**Selected passage:**
▼

Corporate imperialism is defined as: Having a narrow and arrogant perspective, assuming that
current product offerings (but lower-quality) in one’s own country can be successful in another
country failing to realize developing countries have their own unique needs and characteristics. ;
imposing Western models of commerce on developing countries. For years, executives have
assumed they could export their current business models around the globe.
o This concept helps to better understand past MNC international strategies because
using this mindset, companies would assume that the big emerging markets were
new markets for their old products. They anticipated an easy to achieve increase in
incremental sales for their existing products or the chance to squeeze profits out
of their old technologies. This thinking has lead to companies only being able to
obtain small segments of relatively affluent buyers. As a result they miss the very
real opportunity to reach much larger markets that make up the lower parts of the
socioeconomic pyramid (BOP market)
- Many multinationals did not consciously look at emerging markets as sources of
technical and managerial talent for their global operations. Due to this imperialist mind-
set, MNCs have achieved only limited success in those markets.

▲

**Data lines:**
▼

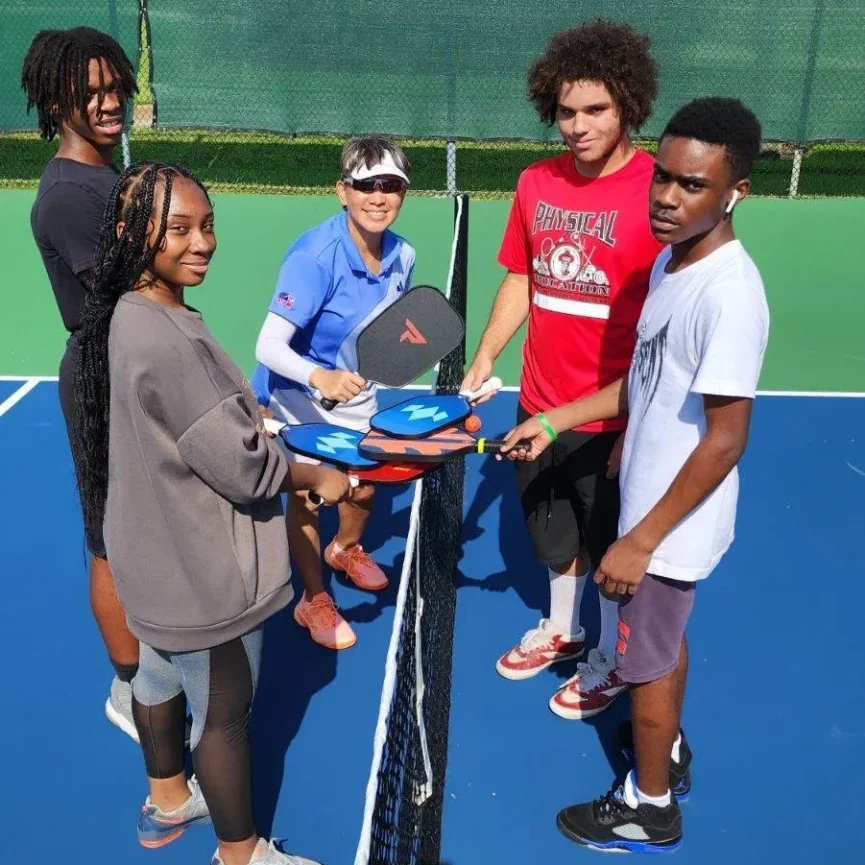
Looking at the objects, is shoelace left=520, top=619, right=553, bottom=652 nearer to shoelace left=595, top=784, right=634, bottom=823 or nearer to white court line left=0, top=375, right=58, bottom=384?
shoelace left=595, top=784, right=634, bottom=823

▲

**Problems:**
- 1) According to the notes on corporate imperialism, what four things does the definition of that term include? List them.
- 2) Continue the notes on corporate imperialism from their last sentence.

**The responses:**
- 1)
- Having a narrow and arrogant perspective
- Assuming that current product offerings (but lower-quality) in one's own country can be successful in another country
- Failing to realize developing countries have their own unique needs and characteristics
- Imposing Western models of commerce on developing countries

- 2)
The implications for MNCs are:
- They must realize that success in the emerging markets will require innovation and
resource shifts. Therefore, as MNCs achieve success in those markets, they will also
bring corporate imperialism to an end.
- As MNCs try to understand the nature of these markets, the more they will have to
rethink and reconfigure every element of their business models.
- Successfully reaching these broader markets will require developing a deep and unbiased
understanding of the characteristics and needs of these developing markets.
Example: Revlon is an example from the article, where they introduced their western beauty products
to China in 1976 and India in 1994, where only the top-tier valued and could afford Revlon’s brand, they
underestimated the different cultural characteristics of the markets.